Aim of the task -
Pick up the account of Miguel's troubled teenage years in Spokane and keep writing it from its last sentence onward.

Selected passage -
Miguel knew things were going wrong when he couldn’t stay awake in his high school Spanish class.
In reality, the Spokane native had realized much earlier that his life wasn’t as secure as it should be. Family turmoil and the divorce of his parents when he was only 2 years old left him living with grandparents and, as he recalls, “being without rules or structure.”
“I had trouble focusing,” Miguel remembers. “There was a lot of family drama.”
Despite the hurdles, which included his dad struggling with substance abuse, Miguel managed to maintain good grades in middle school and stay out of trouble. Yet near the start of his freshman year in high school, the death of his grandfather – after a long battle with cancer – set him back even further.
Before long, he realized his grandmother was not in an emotional state to properly care for him. Bills were not getting paid. The water was shut off and the electricity nearly was, too.
“I felt kind of hopeless,” Miguel recalls. “My personal life was really breaking down.”
Miguel wound up living with another relative but ran away three times and saw his grades and attendance drop off significantly. He was removed from school but returned for his junior year. When his report card showed him failing nearly all of his classes, Miguel dropped out. Severe depression and anxiety followed.
“I basically locked myself in my room,” he says. “I learned from that experience that if someone in my life ever did that, I would check up on them. I promised myself that.”

Dataset content -
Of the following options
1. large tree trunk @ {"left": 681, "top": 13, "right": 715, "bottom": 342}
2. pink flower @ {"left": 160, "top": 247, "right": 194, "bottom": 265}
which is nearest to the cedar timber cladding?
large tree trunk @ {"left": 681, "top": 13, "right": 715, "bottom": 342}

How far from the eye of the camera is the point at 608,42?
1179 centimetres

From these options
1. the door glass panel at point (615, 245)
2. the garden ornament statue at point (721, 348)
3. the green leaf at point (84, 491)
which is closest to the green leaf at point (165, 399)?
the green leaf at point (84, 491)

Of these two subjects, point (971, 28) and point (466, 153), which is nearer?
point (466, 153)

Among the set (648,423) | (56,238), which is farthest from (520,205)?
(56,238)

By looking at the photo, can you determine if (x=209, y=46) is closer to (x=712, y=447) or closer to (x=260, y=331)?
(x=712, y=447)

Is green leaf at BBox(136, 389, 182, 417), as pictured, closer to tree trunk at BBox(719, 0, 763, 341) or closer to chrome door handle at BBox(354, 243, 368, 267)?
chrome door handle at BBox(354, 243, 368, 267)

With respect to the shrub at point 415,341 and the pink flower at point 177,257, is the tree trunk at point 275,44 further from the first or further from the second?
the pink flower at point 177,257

Response to this exercise -
By the time his senior year approached, Miguel wasn’t sure what to do. A friend told him about a GED curriculum through the On Track program. He took a preliminary test and did well. Soon, his confidence was increasing. “After I passed that first test, it felt great,” he said. “I wondered if I felt this good passing one test, how good is it going to feel to pass all of them?”
Later, Miguel enrolled in the Next Generation Zone program where academics became his refuge. Couch hopping at this point, Miguel would spend eight hours a day studying but not knowing where he might be staying the following week.
“I felt like I was in a race for stability,” he said.
As the winter of 2016 arrived, Miguel was living in the basement of a friend’s house in Spokane Valley but working on the north side of town. The bus rides were long and the snow and ice that built up over the next few months didn’t help the situation. In early January, Miguel found himself without a job and with another onset of depression.
“It was not a good situation,” he said.
While seeking resources, Miguel was referred to SNAP by an employee at Next Generation Zone. He set an appointment at the agency’s Homeless Services office in downtown Spokane and met Housing Specialist Candi Poe.
Poe worked with Miguel as part of the Rapid Rehousing program and also helped him establish increased accountability.
“Candi was honestly one of the biggest influences in helping me,” Miguel said. “She would give me lists for things, like getting to work on time, going grocery shopping, getting to my appointments on time, following through on things.”
SNAP was able to find Miguel reliable housing in a local triplex by early May. The residence is much closer to his current job. For the first time in his life, Miguel realized he didn’t have to worry about a roof over his head. In June, he earned his GED and now has a goal to become an anesthesiologist.
“Having housing made me feel like an adult with responsibility,” Miguel said.
Now 19, Miguel still stops by SNAP Homeless Services for follow-up appointments. It’s a safety net he’s learned to count on for advice, encouragement and unwavering support.
“Candi has helped keep my stable,” Miguel says. “She’s helped me through this. Without her, I’m not sure where I’d be today.”